Given previous simulations that had shown how to remove rounds in interactive proofs efficiently and oracle results that had suggested that the existence of efficient interactive proofs even for coNP was unlikely, this power was a surprise.
Its core innovation is a simple and beautiful but powerful algebraic method for interactive verification of the value of the permanent of Boolean matrices, and hence any problem in #P, inspired by previous work on self-testing and self-correction.
The use of algebraic methods for verification protocols is also a core part of subsequent precise characterizations of the power of interactive and multi-prover interactive proofs, as well as the original proofs of the later characterizations of NP in terms of probabilistically checkable proofs.
This paper settled the complexity of Interactive Proof (IP) systems, and in a very surprising way.
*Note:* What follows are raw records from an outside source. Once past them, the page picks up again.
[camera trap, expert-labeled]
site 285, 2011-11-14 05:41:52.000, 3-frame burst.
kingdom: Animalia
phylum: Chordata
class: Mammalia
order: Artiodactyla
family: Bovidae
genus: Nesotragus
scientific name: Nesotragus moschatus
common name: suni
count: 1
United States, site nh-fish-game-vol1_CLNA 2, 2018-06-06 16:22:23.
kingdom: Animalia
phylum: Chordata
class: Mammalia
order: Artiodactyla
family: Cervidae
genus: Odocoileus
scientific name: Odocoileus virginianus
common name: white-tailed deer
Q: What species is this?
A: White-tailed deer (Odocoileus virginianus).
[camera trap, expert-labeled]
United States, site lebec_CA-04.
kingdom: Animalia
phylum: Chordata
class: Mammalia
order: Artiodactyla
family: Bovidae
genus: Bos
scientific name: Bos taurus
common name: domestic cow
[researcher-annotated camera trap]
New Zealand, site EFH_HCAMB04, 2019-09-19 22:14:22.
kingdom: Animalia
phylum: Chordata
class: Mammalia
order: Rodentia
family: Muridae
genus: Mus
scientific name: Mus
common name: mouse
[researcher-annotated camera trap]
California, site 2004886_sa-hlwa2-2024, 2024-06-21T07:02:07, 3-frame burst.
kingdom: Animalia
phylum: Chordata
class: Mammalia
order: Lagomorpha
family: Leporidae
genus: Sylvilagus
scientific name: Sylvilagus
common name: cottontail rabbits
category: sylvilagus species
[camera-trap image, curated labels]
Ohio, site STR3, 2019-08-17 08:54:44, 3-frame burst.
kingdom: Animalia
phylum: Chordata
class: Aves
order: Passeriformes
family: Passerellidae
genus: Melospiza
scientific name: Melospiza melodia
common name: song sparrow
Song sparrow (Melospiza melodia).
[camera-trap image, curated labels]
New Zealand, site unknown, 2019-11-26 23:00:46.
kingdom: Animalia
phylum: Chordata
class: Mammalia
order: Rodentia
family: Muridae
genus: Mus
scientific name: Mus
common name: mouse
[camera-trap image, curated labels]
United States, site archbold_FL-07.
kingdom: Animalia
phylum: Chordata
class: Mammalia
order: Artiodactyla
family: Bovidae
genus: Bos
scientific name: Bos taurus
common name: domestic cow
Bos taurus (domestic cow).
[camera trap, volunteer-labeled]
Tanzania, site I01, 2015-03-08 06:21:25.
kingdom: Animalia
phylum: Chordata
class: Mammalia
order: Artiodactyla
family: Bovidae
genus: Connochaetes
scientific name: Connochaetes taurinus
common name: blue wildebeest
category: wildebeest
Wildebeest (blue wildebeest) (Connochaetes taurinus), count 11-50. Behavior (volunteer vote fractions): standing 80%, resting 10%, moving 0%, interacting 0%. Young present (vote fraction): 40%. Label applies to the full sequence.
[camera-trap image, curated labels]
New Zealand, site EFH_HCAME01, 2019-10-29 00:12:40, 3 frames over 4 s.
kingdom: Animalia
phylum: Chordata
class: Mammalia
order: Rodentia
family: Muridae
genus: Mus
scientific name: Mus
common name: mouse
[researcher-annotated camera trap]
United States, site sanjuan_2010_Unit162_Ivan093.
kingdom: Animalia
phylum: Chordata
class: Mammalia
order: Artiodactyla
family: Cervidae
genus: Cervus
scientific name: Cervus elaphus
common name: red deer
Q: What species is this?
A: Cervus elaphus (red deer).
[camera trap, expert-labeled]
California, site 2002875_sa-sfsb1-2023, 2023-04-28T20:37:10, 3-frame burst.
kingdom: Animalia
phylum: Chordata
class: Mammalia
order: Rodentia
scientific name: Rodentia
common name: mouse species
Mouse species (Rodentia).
While it is rather straightforward that IP is included in PSPACE, this paper showed that the trivial inclusion is tight, and IP=PSPACE.
The proof technique applies a very elegant algebraic extension of Boolean first order logical formulas, and uses it to show the equivalence of the two models. It is truly amazing that the entire paper fits in five pages, a true testament to the extreme elegance of the proof technique.
The paper highlighted the importance of Interactive Proof systems for understanding basic concepts in computational complexity. The continued research in this direction has led later to important breakthroughs in our understanding of the hardness of computation.
László Babai, Lance Fortnow, Carsten Lund:
Non-Deterministic Exponential Time Has Two-Prover Interactive Protocols
Greatly extending previous work on interactive proofs for PSPACE problems, the authors show that NEXP can be characterized as the class of languages that admit membership proofs in a model in which two non-communicating provers interact with a probabilistic polynomial time verifier.
Equivalently, the authors show that NEXP can be characterized as the class of problems that admit probabilistically checkable proofs (PCPs) of exponential size that can be checked in polynomial time by a probabilistic verifier that has oracle access to the proof.
Several ideas and techniques introduced in the paper have subsequently become foundational in the theory of probabilistically checkable proofs (PCPs) and its applications to inapproximability. These include the idea of encoding a witness using a low-degree polynomial (in this case, a multilinear polynomial), the development of testing procedures to distinguish valid encodings from oracles that are far from valid encodings, and the development of self-correction procedures that simulate access to a valid encoding given an oracle that is close to a valid encoding.